**EXERCISE GOAL**: Scan the records for the string "scientific"; copy each line where it occurs.

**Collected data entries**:
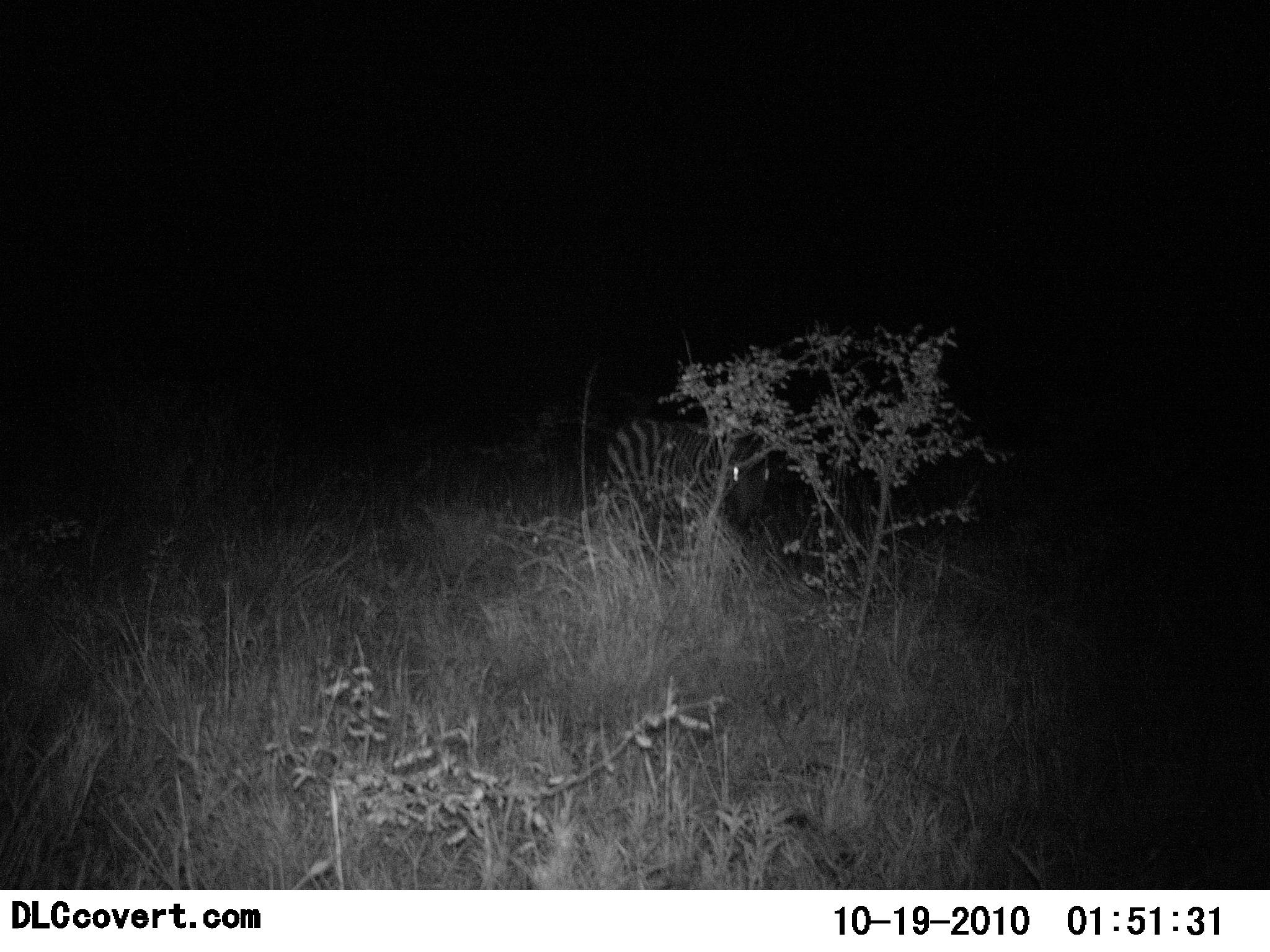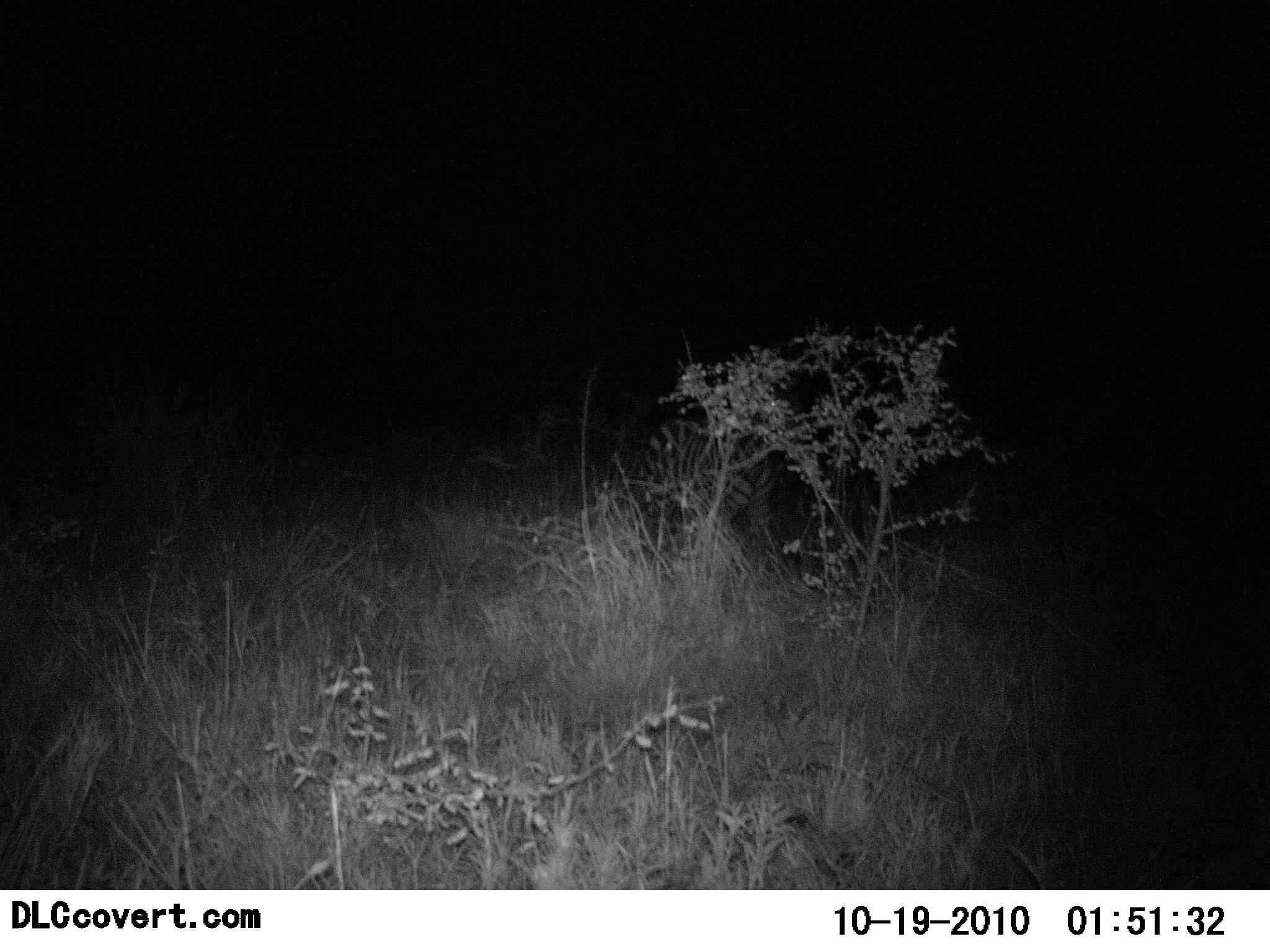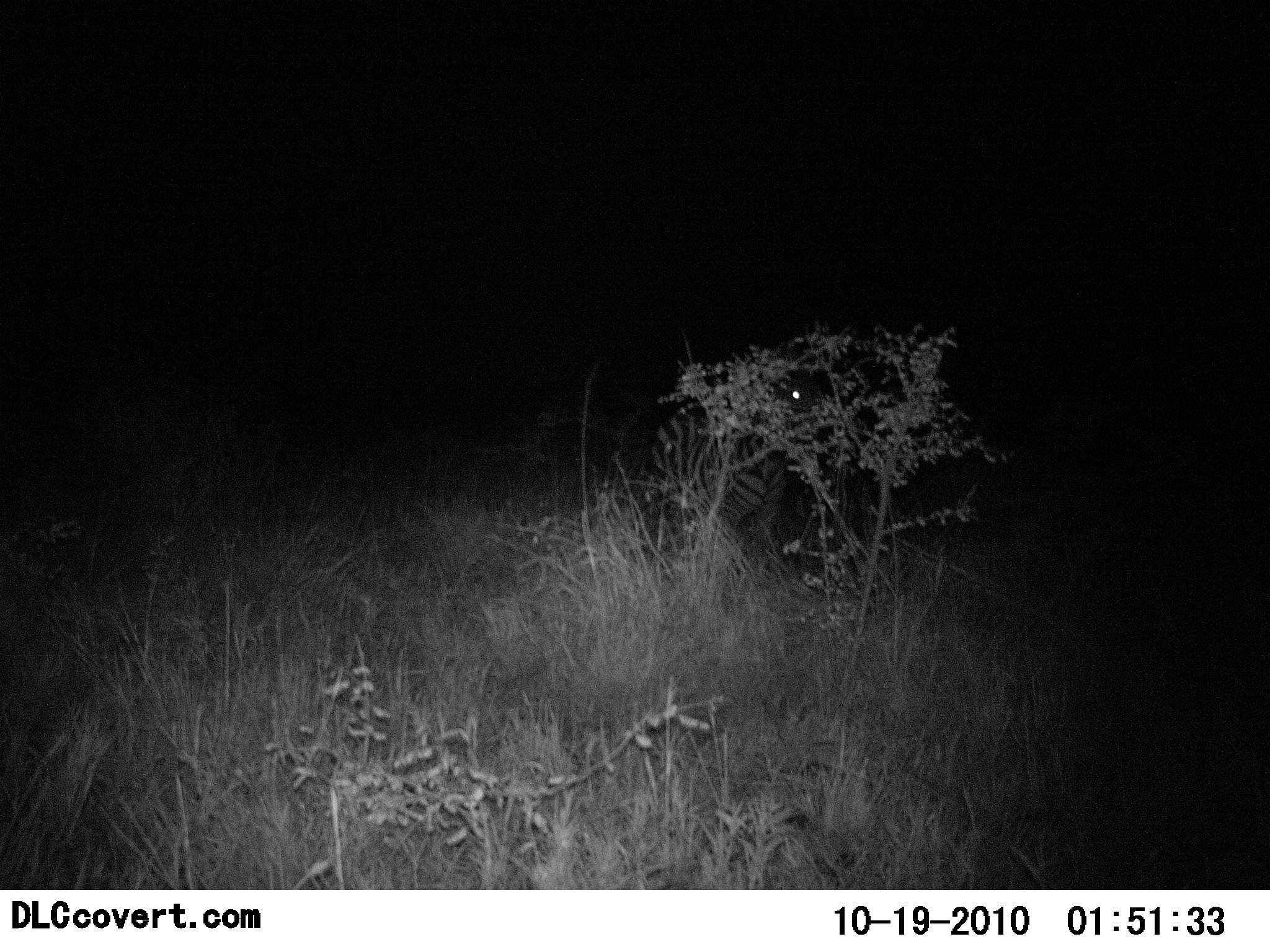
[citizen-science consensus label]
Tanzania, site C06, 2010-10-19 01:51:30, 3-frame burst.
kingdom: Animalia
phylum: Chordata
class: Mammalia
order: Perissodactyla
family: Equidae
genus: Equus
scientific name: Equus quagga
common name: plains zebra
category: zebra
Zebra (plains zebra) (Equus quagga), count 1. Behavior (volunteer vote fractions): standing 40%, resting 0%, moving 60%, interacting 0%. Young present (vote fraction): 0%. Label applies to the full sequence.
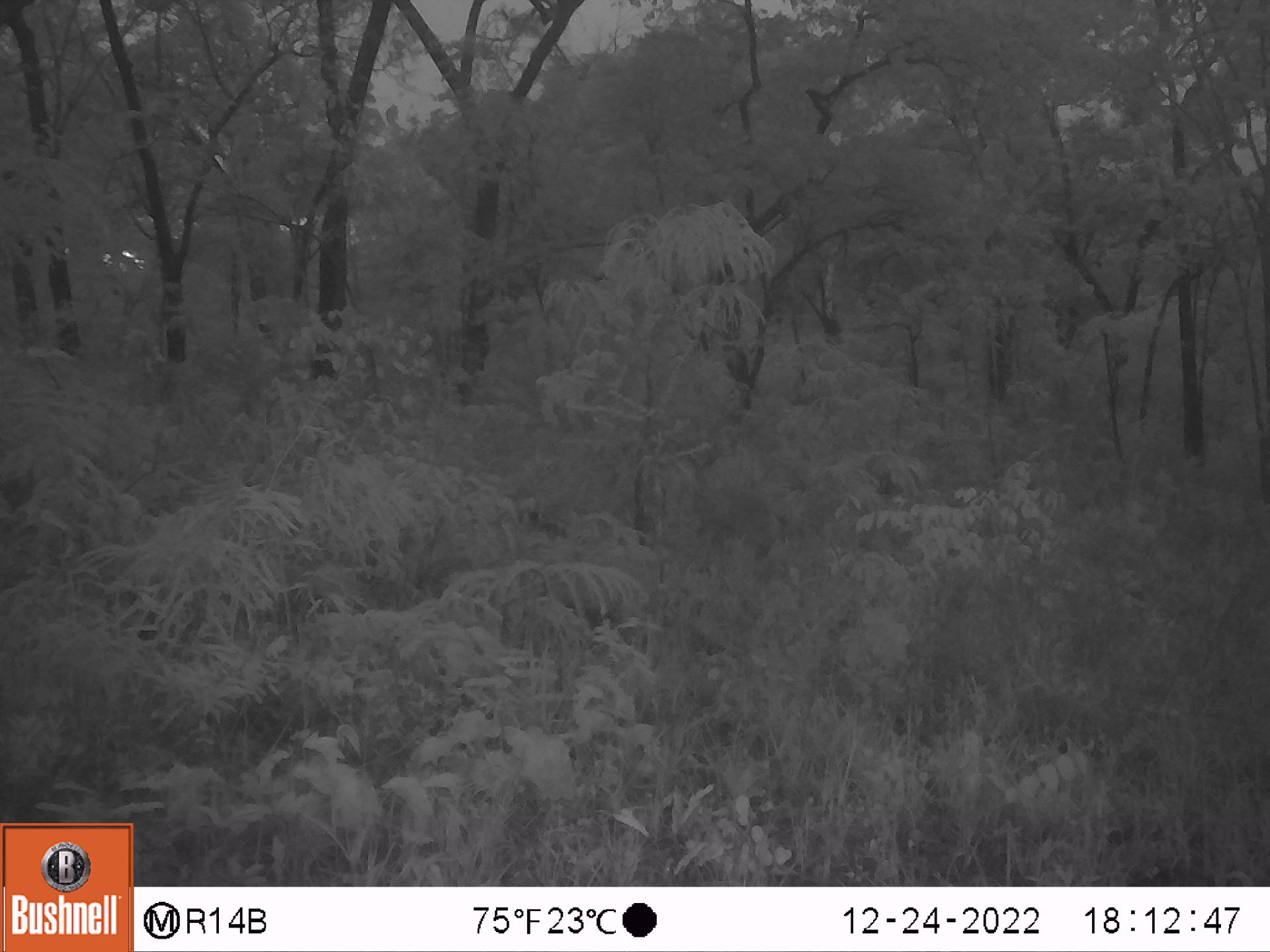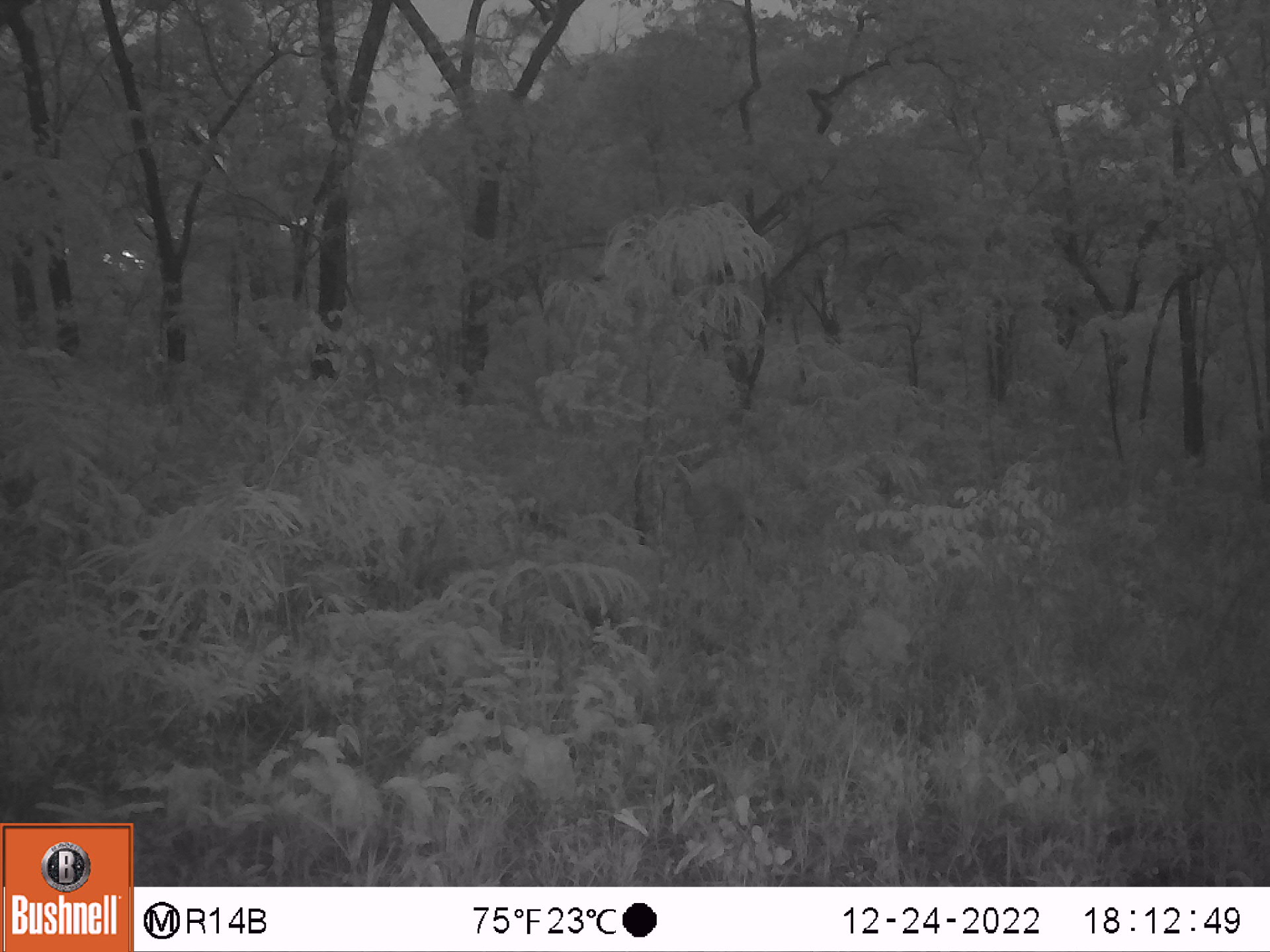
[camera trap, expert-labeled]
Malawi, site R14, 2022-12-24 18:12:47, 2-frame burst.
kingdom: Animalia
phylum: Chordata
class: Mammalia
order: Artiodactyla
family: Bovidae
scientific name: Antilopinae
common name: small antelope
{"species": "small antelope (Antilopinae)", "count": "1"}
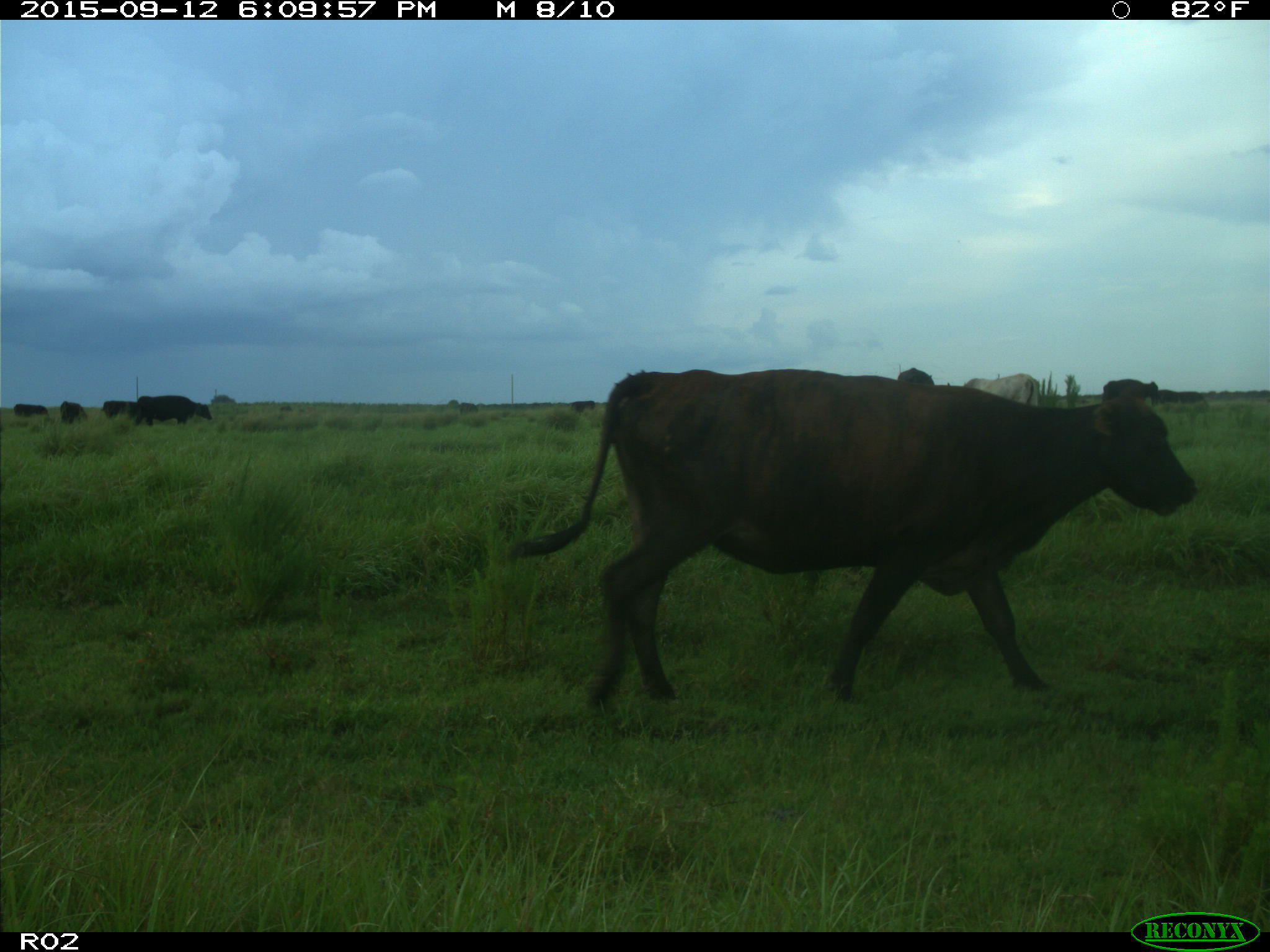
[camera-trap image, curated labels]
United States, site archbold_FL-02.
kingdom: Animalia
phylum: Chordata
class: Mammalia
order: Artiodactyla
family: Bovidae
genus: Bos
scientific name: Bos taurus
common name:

**COMPLETED TASK**:
scientific name: Equus quagga
scientific name: Antilopinae
scientific name: Bos taurus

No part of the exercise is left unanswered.